C’est fou ce qu’on parle depuis qu’on ne se rencontre plus. On se voit encore mais pas pour de vrai. La clôture qui nous est imposée n’a pas tué le goût des autres. Ça continue mais autrement. Et de se zoomer, de se skyper, de ce facetimer ! Pendant ce temps, une autre parlerie se poursuit ailleurs et sans image, sans le délice du face à face.
À la faveur des événements, fertiles en angoisses, doutes, incertitudes, la conversation sur la Toile s’est démultipliée. La nuit n’est plus le refuge et l’exécutoire des solitudes qui s’insupportent. Le jour aussi. Sur la Toile, il y a toujours quelqu’un à qui parler. Chaque jour de l’année, à toute heure du jour ou de la nuit. « Tout bon entendeur doit y trouver salut et s’y retrouver, non sali », formule admirablement cadencée tirée du Criticon de Baltasar Gracián. On renoue avec l’ancienne conversation dans ce qu’elle avait de meilleur : on ne s’y intéresse pas aux gens pour ce qu’ils font – leur fortune, leur pouvoir ou leur métier, toutes choses ignorées et jamais demandées, mais pour ce qu’ils sont. Tout le contraire de la conversation française telle qu’elle se pratique quotidiennement de vive voix au XXIe siècle où l’on est ce que l’on fait, et où l’on n’existe que par ce que l’on représente. L’internet ressuscite cette relative et bienheureuse invisibilité. Elle réinstalle une égalité de départ entre les interlocuteurs, ce qui était à la base même du dialogue.

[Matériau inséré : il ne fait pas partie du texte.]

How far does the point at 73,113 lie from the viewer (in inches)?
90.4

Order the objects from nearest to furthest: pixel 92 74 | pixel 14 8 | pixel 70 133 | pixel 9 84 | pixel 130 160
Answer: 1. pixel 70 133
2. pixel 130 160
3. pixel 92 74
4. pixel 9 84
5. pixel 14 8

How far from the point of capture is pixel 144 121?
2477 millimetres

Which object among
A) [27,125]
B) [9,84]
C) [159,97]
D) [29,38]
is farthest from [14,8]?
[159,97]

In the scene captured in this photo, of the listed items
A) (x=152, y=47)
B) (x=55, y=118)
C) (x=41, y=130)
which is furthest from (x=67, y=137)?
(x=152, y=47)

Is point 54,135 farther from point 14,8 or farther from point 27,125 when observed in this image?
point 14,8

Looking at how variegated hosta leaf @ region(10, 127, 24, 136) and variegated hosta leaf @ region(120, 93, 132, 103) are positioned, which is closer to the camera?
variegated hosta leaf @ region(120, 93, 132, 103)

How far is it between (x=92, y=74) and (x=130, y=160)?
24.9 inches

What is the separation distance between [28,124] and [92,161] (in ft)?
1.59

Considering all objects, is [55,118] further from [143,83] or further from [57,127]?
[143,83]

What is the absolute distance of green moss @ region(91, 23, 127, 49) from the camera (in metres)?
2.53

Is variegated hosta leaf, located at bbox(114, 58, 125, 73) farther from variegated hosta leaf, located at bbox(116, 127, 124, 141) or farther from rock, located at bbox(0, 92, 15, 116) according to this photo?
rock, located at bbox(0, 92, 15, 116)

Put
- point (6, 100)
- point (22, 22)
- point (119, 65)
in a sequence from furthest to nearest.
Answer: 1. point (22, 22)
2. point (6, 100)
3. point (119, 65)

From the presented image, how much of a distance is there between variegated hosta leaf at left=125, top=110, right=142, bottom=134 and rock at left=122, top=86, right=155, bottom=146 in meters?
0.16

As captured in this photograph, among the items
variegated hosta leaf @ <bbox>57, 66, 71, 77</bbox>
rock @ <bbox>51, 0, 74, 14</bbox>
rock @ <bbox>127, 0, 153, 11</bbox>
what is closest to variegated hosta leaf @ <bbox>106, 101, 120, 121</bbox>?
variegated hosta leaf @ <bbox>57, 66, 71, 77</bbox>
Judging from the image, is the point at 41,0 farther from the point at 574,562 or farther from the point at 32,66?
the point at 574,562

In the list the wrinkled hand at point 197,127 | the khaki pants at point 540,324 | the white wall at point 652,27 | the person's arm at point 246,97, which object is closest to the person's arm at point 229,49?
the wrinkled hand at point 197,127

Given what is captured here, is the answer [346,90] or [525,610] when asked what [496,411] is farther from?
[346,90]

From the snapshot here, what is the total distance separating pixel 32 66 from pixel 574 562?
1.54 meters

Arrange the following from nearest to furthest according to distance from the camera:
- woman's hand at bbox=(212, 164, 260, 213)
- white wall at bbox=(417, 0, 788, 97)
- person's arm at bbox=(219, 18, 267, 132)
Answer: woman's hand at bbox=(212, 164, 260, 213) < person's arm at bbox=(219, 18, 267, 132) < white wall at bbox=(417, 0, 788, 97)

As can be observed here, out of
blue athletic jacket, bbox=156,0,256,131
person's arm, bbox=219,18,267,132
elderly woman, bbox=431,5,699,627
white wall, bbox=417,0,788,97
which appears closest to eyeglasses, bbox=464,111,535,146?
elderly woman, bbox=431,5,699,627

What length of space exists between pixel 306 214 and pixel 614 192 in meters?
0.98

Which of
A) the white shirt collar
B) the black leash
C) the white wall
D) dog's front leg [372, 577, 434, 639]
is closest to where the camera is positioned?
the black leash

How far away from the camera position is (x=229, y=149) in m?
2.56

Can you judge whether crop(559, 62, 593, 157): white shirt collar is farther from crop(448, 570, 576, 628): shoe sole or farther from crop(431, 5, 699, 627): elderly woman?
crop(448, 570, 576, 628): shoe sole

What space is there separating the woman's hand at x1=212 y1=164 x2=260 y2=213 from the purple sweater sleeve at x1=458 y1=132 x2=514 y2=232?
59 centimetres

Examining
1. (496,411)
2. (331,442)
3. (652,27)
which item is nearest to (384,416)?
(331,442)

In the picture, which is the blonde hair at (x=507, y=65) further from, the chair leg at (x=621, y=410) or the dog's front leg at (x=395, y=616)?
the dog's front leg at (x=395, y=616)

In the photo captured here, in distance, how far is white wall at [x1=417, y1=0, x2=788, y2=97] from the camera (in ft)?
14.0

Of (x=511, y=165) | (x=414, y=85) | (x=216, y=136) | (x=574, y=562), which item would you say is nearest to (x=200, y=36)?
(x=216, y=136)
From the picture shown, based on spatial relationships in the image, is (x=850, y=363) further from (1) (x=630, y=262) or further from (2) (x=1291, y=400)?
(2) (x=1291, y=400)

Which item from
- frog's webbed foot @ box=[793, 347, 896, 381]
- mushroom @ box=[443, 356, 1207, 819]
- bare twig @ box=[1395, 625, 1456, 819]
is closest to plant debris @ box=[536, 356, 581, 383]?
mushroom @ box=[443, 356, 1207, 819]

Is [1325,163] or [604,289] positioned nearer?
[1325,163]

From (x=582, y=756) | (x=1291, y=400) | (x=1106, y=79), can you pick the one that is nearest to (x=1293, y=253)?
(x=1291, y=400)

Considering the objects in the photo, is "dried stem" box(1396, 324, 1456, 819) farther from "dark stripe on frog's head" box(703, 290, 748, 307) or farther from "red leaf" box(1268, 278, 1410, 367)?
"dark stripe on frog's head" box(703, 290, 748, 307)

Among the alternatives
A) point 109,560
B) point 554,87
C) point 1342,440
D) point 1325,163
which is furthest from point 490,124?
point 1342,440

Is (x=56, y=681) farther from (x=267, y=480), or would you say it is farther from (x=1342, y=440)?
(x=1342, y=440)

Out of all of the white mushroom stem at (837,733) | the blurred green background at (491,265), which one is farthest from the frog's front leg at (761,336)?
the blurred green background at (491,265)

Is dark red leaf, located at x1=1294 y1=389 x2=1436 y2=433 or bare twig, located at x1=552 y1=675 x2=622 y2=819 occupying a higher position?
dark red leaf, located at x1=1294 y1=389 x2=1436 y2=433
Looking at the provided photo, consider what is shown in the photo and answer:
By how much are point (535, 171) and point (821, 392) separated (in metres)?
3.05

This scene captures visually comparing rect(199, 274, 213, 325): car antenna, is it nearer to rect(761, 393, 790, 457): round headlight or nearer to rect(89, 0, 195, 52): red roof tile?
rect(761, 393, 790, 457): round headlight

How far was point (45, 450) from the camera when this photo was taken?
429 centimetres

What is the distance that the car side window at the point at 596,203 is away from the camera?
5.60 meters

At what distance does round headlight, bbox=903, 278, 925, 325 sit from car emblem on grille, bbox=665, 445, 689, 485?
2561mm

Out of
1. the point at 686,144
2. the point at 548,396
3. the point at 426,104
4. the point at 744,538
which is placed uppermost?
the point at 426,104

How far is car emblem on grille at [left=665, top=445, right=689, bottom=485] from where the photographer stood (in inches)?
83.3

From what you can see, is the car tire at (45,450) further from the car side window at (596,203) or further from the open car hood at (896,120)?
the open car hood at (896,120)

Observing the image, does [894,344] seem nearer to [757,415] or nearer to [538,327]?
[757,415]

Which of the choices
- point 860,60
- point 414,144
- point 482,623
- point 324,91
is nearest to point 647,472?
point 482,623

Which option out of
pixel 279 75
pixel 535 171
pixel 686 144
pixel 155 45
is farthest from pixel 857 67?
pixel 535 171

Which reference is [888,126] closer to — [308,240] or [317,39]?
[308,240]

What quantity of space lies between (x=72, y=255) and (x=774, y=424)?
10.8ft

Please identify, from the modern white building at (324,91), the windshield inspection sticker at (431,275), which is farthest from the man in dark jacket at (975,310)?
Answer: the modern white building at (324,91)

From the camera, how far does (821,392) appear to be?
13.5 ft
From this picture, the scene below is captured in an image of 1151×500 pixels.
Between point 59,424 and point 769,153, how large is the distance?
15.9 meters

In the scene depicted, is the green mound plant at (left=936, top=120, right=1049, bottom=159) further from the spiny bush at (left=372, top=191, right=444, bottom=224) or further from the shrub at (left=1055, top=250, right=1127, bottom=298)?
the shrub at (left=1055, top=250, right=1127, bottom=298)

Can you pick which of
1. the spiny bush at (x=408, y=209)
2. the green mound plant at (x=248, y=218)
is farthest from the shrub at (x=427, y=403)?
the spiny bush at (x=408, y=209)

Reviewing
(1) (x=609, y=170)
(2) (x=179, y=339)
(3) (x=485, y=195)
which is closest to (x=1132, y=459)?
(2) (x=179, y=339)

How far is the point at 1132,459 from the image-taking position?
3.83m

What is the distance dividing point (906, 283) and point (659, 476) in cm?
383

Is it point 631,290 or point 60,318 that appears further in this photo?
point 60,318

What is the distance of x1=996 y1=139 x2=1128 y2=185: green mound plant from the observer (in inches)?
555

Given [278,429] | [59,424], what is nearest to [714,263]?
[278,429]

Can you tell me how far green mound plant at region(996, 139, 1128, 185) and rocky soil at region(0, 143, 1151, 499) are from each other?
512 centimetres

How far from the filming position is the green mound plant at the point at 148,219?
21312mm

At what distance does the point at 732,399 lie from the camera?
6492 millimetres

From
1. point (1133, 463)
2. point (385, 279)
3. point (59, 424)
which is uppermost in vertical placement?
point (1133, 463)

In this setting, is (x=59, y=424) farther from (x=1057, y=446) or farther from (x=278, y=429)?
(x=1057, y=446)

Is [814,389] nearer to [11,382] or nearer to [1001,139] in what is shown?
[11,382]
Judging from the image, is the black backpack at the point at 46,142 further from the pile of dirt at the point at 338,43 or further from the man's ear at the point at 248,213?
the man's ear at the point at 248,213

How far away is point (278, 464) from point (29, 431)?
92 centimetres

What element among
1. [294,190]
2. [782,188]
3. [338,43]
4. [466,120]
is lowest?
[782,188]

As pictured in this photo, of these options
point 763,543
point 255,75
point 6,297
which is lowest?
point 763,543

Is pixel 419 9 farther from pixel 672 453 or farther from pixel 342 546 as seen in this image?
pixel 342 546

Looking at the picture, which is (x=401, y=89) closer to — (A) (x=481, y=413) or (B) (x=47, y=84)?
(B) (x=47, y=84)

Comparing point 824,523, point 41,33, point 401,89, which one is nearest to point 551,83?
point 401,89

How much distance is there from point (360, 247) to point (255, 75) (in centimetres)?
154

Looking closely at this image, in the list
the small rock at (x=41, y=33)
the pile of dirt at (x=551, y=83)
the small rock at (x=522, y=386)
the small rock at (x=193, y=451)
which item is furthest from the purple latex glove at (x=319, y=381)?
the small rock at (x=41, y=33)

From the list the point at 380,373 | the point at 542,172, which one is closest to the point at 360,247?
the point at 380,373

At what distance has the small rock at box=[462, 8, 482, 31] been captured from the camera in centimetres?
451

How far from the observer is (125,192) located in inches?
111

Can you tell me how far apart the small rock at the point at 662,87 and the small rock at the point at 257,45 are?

Faut-il croire que les nouvelles technologies vont aider celui-ci à redevenir le fondement de la morale ?
Est-ce Hölderlin ou Kleist qui a posé cette formule si brève et si dense : « L’entretien que nous sommes » ? Qu’importe l’auteur quand sa réflexion nous est intelligible sans lui : que sommes-nous sans cet entretien permanent que nous entretenons avec les livres et les hommes, ce colloque permanent avec l’autre ? On n’a jamais raison tout seul. Ne jamais oublier qu’à l’origine, conversation ne s’entendait pas nécessairement comme une prise de parole. Entrer dans la conversation, c’est accepter tacitement de se mettre en société. Même le dandy y a sa place. On le repère à sa faculté de s’exprimer en permanence non pour échanger quoi que ce soit avec qui que ce fut mais pour régner par son verbe. Flatté ou méprisé, il n’en a cure et poursuit sa route en solitaire. Seule une indifférence durable est de nature à la décourager. Mais en règle générale, toute velléité de monologue est balayée. La prise à partie et l’injonction permanentes y sont telles qu’elles forcent à l’échange. Nul n’y soliloque longtemps. Tous ceux qui ont pignon sur Toile en conviendront : si l’internet est une poubelle, on y trouve le meilleur et le pire. Mais outre que le pire recèle aussi des pépites, le meilleur a ceci de particulier qu’il se trouve là et nulle part ailleurs. Si c’est désormais en ligne que ça se passe, c’est aussi là que passe l’essentiel de la conversation, là qu’elle se déploie.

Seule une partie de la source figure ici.